_SOURCE_.
Takaysu Miyasaka, a citizen of Japan and former Daicel executive officer
and
general manager, pleaded guilty and was fined $250 000 for his role in the
conspiracy, which operated from 1979 until 1996.
Alternative Case Resolution
Among the instruments the Bureau has developed to address anti-competitive
behaviour, alternative case resolution refers to efforts to achieve
compliance
with the law without contested enforcement measures. The following are
examples
of cases successfully resolved in this way over the past year.
Price Maintenance
- In March 2000, the Bureau received a complaint that a giftware supplier
had allegedly discontinued supplying one of its customers because of the
customer's
low-pricing policy. Discontinuing supply is illegal under the price
maintenance
section of the Competition Act. Following a meeting with Bureau
officials,
the supplier informed the Bureau that it would take all steps necessary to
ensure compliance with the Act.
- During the spring of 2000, the Competition Bureau examined a proposed
e-commerce
program for dealer automobile sales that appeared to raise price
maintenance
issues under the Competition Act. A key concern was that a "dealer
price" was quoted to consumers without an accompanying up-front price
disclaimer
that "dealers may sell for less." As a result of Bureau interventions, the
Web site was revised to include this disclaimer and to notify consumers
that
the quoted pricing was negotiable.
- In July 2000, the Bureau examined an allegation that the merchant
agreement
of a large credit card company contained a binding clause prohibiting
businesses
from offering discounts to customers who pay by some means other than
credit
card. On confirming this was the case, Bureau staff met with senior
officials
of the credit card company to point out how this clause could raise
concerns
under the price maintenance provisions of the Competition Act. As
a result of these discussions, the credit card company removed the clause
from the merchant agreement and immediately informed its merchants of the
change.
- In October 2000, the Bureau received a complaint that a Quebec coffee
machine
distributor had discontinued supplying one of its customers because of that
customer's low-pricing policy. As any such behaviour is illegal under
section
61 of the Competition Act, Bureau officials met with the
distributor,
who subsequently offered to supply his machines to the complainant.
- In November 2000, the Bureau investigated a complaint that a supplier of
quilting fabrics had indicated that the complainant would have to raise
prices
in order to continue receiving supplies. In December, the Bureau informed
the supplier that this alleged conduct is contrary to the price maintenance
provisions of the Competition Act and provided documentation.

_Detection examples_.
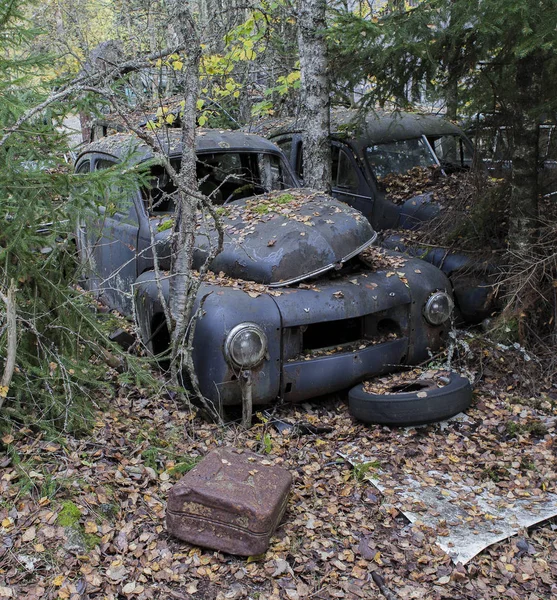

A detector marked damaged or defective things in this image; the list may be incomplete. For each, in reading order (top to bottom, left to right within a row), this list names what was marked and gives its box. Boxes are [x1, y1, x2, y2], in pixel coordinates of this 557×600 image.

rusted metal body [165, 448, 292, 556]
rusted metal box [166, 448, 292, 556]
rusty metal suitcase [166, 448, 292, 556]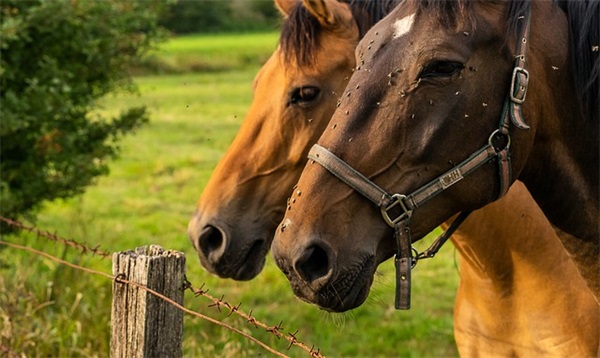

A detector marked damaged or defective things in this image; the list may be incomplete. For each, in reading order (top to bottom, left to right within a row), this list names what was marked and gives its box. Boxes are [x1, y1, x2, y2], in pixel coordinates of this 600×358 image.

rusty barbed wire [0, 215, 110, 258]
rusty barbed wire [1, 220, 328, 356]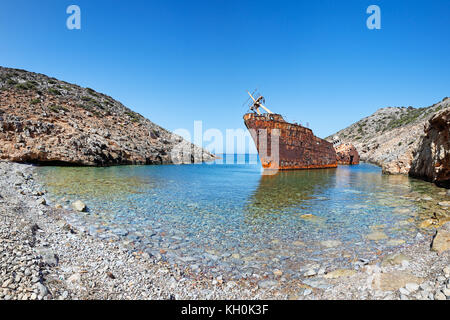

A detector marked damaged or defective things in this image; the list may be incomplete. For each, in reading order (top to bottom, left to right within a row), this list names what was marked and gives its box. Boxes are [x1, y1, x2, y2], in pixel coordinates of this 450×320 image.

rusty shipwreck [243, 91, 338, 171]
corroded hull [243, 114, 338, 171]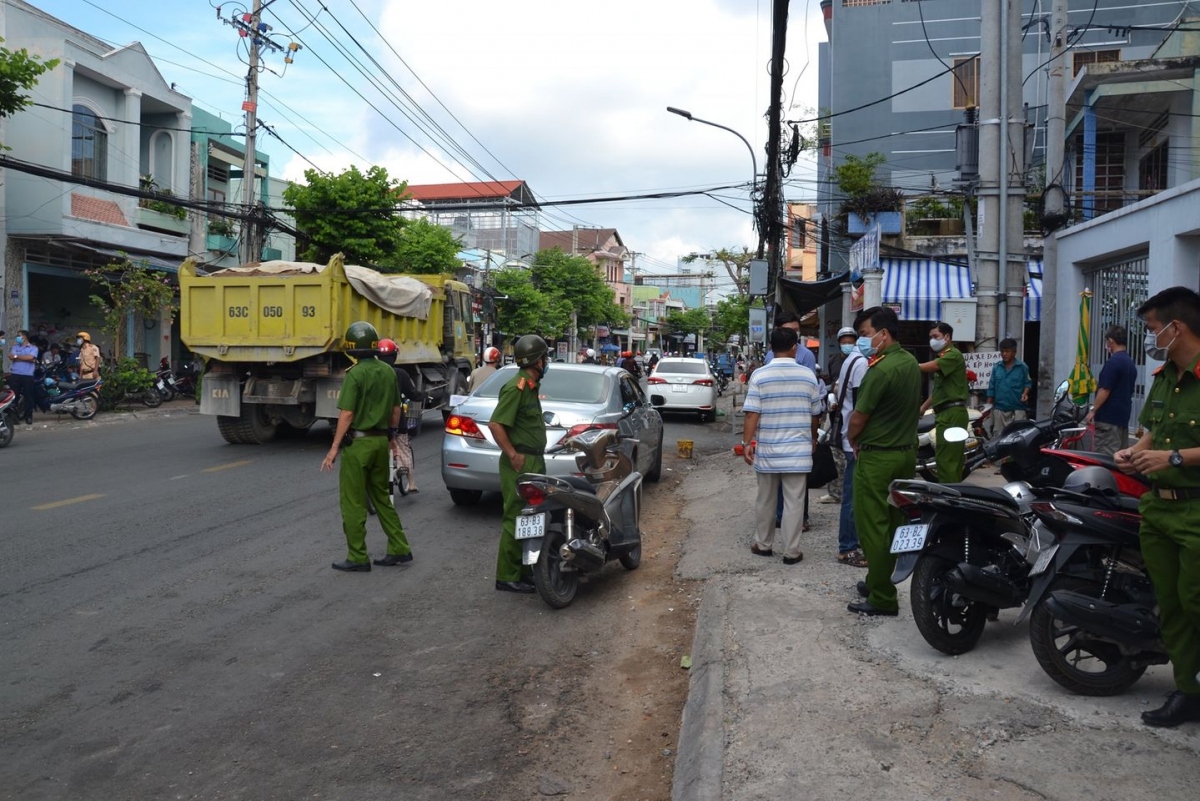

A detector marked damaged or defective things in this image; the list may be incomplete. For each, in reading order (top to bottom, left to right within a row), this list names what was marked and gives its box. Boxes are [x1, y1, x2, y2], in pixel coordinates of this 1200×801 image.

crashed motorcycle [516, 418, 648, 608]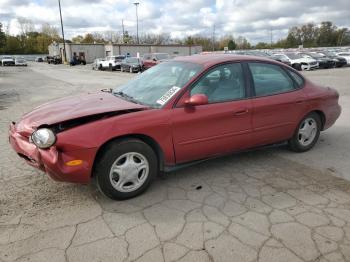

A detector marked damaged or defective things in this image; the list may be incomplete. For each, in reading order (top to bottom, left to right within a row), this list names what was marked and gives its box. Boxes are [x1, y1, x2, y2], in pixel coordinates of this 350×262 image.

crumpled hood [16, 92, 146, 133]
damaged front bumper [8, 122, 95, 183]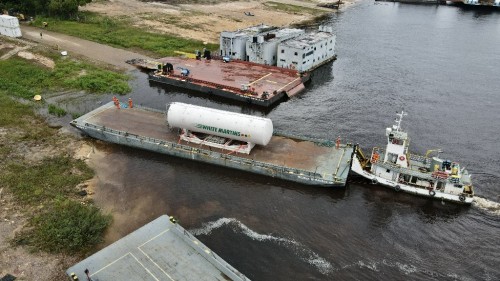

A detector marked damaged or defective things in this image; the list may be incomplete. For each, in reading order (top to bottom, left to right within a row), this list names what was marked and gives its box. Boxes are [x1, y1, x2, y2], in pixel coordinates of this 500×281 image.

rusty deck barge [147, 56, 308, 106]
rusty deck barge [71, 102, 356, 186]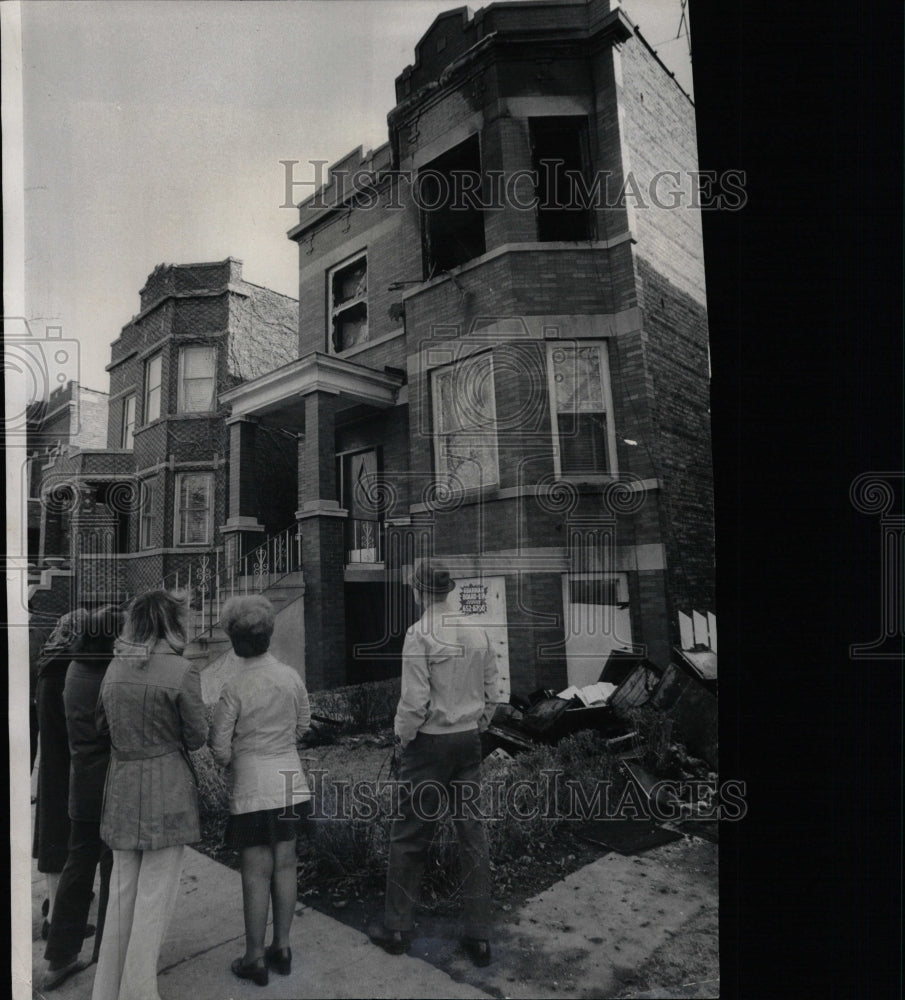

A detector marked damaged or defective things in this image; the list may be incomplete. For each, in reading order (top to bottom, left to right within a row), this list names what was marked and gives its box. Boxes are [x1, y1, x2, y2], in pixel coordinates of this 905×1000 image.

broken window [418, 134, 484, 278]
charred window opening [418, 134, 484, 278]
broken window [528, 116, 592, 241]
charred window opening [528, 116, 592, 241]
broken window [328, 252, 368, 354]
charred window opening [328, 252, 368, 354]
broken window [432, 352, 502, 492]
broken window [548, 346, 616, 478]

_STATED TASK A_.
Answer these questions about the Competition Bureau text:
(i) What fine did Takaysu Miyasaka receive?
(ii) In what month and year did the Bureau examine the allegation about the credit card company's merchant agreement?
(iii) Which section of the Competition Act does the text cite in the case of the Quebec coffee machine distributor?
_STATED TASK B_. Write the next part of the Competition Bureau text, beginning after its final sentence.

_EXERCISE RESPONSE A_.
(i) $250 000
(ii) July 2000
(iii) Section 61

_EXERCISE RESPONSE B_.
- An insurance broker refused to provide project insurance to engineers
and
architects unless they charged in accordance with a suggested fee schedule
issued by the association for engineers and architects. This matter was
reviewed
with the insurance broker in December 2000 and the broker agreed to take
the
offending condition out of its policy.
Price Discrimination
- In September 2000, a local retailer and installer of satellite dishes
complained
that smaller private installers were able to buy identical products at
lower
prices from his supplier, even though their volume of purchases was
smaller.
The Bureau contacted the supplier, who acknowledged that the smaller
installers
were previous employees who were receiving a special employee discount. The
supplier agreed to limit the quantities sold at special prices to previous
employees.
- During the winter of 2001, the Bureau received information that there
were
significant variations in the promotional discounts on photocopier
equipment
that a photocopier manufacturer was offering to competing purchasers. As
part
of its examination, the Bureau conducted information and compliance
interviews
with the manufacturer to discuss the price discrimination concerns this
activity
raised. Consequently, the manufacturer agreed to ensure that its corporate
promotional discount policy complied with the Act.
- In March 2001, the Bureau investigated a situation in which a small
retailer
of wood tools was not receiving the same discount as his competitors from
a particular supplier, even though he was buying the same quantity of
tools.
After the Bureau informed the retailer of the price discrimination
guidelines
in the Competition Act, he contacted the owner of the wood tool
company,
who agreed to provide him with the same discounts.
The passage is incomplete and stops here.